Assignment: Set down, character for character, everything in the records below from the line holding "York Daily Record: Your" down to the line holding "Pre-Owned The Majesty", and no other line.

Data:
────────

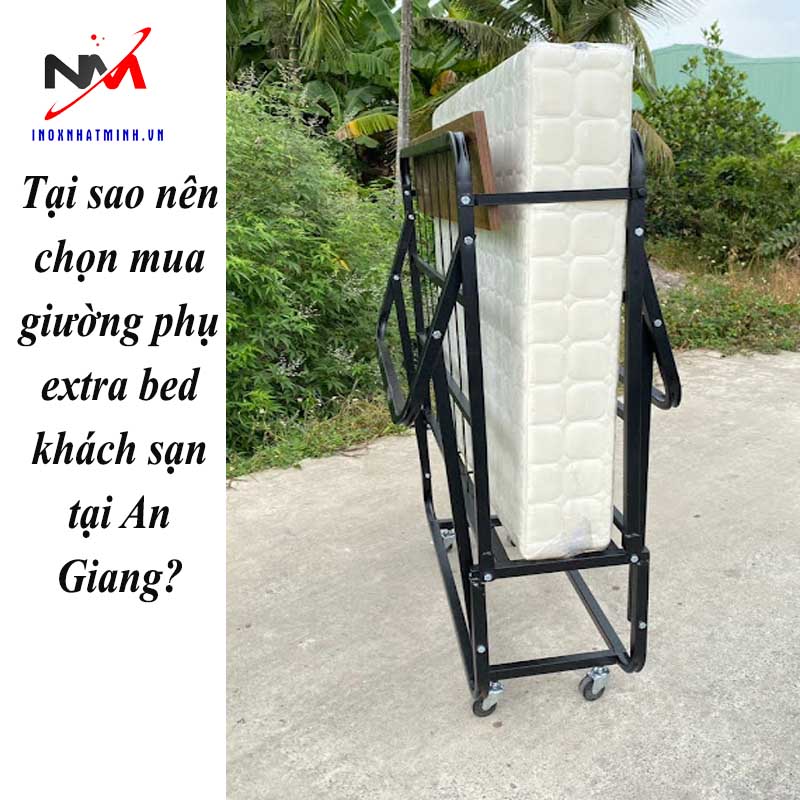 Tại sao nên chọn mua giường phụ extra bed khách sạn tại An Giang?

────────

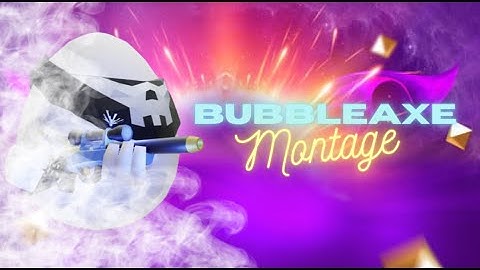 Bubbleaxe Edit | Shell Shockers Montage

────────

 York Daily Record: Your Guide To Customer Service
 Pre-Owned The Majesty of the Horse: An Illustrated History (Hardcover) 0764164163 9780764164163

────────

Task answer:
 York Daily Record: Your Guide To Customer Service
 Pre-Owned The Majesty of the Horse: An Illustrated History (Hardcover) 0764164163 9780764164163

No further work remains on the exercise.